Continuous Orthogonal Mode Decomposition: Haptic Signal Prediction in Tactile Internet
Mohammad Ali Vahedifar, Mojtaba Nazari, Qi Zhang
TLDR
MDA uses Continuous-Orthogonal Mode Decomposition to predict haptic signals for the Tactile Internet, achieving high accuracy and ultra-low latency.
Key contributions
- Proposes Mode-Domain Architecture (MDA) for bilateral haptic signal prediction.
- Introduces Continuous-Orthogonal Mode Decomposition (COMD) to prevent "mode overlapping."
- Achieves high prediction accuracy (98.6% human, 97.3% robot) for haptic signals.

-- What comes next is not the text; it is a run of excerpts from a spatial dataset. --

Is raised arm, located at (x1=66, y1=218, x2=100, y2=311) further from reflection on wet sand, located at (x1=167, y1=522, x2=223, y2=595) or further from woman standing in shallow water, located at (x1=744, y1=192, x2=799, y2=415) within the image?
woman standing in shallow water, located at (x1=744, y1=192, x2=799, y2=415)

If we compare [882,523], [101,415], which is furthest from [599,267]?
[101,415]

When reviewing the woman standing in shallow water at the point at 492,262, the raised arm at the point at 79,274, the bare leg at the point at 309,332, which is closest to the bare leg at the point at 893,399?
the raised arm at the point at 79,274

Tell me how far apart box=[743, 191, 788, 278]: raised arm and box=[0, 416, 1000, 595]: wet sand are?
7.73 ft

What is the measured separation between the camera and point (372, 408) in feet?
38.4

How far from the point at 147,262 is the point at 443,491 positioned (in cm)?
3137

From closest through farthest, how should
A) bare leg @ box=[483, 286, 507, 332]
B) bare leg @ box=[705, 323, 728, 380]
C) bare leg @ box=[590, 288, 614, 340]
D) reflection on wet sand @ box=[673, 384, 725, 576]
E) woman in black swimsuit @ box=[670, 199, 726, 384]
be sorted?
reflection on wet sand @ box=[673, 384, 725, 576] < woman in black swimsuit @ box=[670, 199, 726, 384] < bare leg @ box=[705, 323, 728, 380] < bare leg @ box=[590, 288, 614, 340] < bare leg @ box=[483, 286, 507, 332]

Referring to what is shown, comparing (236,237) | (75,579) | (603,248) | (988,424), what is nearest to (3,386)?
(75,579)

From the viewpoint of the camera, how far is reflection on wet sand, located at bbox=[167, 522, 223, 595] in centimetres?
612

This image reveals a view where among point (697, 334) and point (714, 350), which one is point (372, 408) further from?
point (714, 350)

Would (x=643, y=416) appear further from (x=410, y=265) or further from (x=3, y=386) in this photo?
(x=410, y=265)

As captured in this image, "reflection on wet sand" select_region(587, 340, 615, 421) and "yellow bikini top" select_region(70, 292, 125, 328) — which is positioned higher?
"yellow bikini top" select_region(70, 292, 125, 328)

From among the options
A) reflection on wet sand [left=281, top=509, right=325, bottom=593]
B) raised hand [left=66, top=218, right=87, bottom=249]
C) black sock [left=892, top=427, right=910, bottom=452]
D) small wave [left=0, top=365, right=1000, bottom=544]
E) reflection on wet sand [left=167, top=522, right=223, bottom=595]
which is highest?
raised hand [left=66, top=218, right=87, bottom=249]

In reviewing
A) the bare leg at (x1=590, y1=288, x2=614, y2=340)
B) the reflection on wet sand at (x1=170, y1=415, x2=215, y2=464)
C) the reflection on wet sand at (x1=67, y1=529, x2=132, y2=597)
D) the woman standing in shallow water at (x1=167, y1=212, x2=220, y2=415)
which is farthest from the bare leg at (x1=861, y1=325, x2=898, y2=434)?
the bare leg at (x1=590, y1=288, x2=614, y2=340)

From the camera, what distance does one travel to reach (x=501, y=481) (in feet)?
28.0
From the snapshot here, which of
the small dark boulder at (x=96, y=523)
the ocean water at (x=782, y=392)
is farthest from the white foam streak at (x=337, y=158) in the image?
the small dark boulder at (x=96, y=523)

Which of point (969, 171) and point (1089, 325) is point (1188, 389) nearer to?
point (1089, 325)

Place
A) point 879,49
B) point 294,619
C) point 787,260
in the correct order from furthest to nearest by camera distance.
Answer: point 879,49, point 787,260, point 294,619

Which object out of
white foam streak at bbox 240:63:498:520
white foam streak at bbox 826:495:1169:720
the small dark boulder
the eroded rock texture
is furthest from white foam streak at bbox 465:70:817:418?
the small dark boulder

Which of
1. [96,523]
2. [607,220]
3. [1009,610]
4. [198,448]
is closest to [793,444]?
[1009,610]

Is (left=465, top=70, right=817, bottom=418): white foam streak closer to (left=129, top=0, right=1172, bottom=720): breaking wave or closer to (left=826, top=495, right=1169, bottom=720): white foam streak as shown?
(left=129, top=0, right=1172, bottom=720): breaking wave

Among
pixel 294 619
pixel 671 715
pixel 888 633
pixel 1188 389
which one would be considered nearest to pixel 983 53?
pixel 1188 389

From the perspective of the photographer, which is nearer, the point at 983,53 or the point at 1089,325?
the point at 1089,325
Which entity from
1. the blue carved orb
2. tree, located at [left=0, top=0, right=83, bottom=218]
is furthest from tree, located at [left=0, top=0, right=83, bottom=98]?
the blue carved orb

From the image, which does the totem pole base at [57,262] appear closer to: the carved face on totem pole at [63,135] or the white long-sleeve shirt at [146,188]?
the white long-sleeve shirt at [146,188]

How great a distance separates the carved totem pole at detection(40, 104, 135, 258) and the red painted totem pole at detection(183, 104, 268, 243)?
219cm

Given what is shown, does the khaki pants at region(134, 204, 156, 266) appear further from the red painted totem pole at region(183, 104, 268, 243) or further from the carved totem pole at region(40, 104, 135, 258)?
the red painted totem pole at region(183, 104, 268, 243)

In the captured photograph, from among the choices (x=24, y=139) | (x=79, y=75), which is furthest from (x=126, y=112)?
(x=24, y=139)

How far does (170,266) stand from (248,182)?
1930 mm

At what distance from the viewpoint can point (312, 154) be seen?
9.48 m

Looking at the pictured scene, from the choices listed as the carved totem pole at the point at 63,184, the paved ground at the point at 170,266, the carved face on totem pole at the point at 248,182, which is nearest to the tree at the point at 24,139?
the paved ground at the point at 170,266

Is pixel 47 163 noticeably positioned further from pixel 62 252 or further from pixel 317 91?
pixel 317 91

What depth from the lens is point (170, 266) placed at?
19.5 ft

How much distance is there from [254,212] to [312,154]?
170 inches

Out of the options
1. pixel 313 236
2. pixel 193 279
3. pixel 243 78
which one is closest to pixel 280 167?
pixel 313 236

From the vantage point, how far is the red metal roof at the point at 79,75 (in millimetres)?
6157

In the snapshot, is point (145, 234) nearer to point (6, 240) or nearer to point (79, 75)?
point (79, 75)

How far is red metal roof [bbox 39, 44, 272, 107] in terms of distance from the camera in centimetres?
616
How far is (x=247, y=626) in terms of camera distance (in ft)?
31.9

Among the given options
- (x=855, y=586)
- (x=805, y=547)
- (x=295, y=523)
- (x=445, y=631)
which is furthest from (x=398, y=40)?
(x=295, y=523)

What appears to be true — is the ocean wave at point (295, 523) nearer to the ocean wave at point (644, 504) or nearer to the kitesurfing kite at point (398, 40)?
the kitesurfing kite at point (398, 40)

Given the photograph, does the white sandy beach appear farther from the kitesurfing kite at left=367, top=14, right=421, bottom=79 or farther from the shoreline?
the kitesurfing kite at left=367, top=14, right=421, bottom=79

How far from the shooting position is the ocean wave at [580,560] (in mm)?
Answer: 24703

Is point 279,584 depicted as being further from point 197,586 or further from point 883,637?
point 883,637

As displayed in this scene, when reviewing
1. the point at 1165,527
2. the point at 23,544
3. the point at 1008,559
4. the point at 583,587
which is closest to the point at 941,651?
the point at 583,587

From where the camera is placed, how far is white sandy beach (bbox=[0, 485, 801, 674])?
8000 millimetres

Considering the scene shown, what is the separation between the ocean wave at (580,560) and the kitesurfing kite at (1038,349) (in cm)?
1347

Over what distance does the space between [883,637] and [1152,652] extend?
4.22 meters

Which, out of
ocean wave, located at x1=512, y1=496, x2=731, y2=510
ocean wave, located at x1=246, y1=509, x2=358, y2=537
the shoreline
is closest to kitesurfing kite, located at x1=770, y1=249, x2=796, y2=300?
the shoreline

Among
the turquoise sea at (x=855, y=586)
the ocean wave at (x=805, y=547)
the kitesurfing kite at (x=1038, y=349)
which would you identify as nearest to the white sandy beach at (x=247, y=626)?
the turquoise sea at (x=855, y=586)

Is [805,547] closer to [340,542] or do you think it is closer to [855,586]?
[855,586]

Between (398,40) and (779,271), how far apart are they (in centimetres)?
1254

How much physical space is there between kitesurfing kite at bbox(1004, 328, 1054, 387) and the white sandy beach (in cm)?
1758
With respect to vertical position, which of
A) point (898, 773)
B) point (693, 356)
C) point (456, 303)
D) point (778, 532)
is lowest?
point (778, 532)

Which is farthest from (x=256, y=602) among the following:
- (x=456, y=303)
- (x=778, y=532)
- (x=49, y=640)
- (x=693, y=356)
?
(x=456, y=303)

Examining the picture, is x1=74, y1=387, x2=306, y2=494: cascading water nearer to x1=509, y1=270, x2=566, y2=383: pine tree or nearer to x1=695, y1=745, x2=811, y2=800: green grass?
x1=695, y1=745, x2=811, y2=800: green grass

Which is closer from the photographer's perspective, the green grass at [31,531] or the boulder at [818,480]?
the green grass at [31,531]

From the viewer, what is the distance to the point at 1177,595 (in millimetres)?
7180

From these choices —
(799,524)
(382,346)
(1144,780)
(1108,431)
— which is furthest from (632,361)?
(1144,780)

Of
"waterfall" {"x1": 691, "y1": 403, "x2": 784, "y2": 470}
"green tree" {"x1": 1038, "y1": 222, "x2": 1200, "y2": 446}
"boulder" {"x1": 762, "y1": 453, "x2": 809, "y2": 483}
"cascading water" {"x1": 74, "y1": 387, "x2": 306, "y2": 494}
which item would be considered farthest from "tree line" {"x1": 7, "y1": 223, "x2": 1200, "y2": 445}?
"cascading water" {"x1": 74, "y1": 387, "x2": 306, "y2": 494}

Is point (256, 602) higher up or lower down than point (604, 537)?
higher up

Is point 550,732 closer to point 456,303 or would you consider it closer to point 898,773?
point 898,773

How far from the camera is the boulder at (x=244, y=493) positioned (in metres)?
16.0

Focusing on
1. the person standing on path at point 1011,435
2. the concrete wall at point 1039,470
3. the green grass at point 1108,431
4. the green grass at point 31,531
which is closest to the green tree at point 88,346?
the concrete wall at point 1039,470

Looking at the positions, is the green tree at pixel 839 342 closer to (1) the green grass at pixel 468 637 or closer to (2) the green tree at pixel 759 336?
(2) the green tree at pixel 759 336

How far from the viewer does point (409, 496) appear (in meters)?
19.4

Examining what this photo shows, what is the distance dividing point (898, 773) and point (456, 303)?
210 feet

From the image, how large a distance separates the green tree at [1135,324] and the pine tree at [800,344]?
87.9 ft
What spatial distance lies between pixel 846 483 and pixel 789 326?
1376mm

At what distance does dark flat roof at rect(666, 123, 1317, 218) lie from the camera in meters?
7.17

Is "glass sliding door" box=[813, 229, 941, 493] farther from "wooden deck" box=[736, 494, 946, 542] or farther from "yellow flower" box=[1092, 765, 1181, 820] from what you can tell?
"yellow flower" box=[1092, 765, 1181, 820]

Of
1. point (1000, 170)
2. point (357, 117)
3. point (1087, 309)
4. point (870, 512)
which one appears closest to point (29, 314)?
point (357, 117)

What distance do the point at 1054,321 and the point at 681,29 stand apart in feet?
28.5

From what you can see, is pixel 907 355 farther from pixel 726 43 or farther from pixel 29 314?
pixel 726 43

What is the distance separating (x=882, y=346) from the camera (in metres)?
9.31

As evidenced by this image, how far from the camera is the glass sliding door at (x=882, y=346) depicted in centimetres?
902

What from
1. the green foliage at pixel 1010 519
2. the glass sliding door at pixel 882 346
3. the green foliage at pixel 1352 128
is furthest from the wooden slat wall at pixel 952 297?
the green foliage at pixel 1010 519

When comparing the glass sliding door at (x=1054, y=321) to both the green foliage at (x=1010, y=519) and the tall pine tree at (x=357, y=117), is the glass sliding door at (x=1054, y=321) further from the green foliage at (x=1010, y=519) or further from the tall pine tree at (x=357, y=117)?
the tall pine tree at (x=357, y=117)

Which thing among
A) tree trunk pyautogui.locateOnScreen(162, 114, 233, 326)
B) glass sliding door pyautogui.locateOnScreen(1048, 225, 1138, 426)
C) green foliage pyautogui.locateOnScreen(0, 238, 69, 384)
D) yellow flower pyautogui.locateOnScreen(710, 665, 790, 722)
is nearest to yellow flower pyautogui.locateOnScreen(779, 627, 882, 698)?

- Delivers ultra-low inference latency (0.065 ms), meeting Tactile Internet demands.
Why it matters
The Tactile Internet requires extremely low latency and high reliability for haptic feedback. This paper addresses a critical challenge by enabling accurate and real-time prediction of haptic signals. Its novel decomposition method and low inference latency are crucial for stable and responsive haptic teleoperation.
Original Abstract
The Tactile Internet demands sub-millisecond latency and ultra-high reliability, as high latency or packet loss could lead to haptic control instability. To address this, we propose the Mode-Domain Architecture (MDA), a bilateral predictive neural network architecture designed to restore missing signals on both the human and robot sides. Unlike conventional models that extract features implicitly from raw data, MDA utilizes a novel Continuous-Orthogonal Mode Decomposition framework. By integrating an orthogonality constraint, we overcome the pervasive issue of "mode overlapping" found in state-of-the-art decomposition methods. Experimental results demonstrate that this structured feature extraction achieves high prediction accuracies of 98.6% (human) and 97.3% (robot). Furthermore, the model achieves ultra-low inference latency of 0.065 ms, significantly outperforming existing benchmarks and meeting the stringent real-time requirements of haptic teleoperation.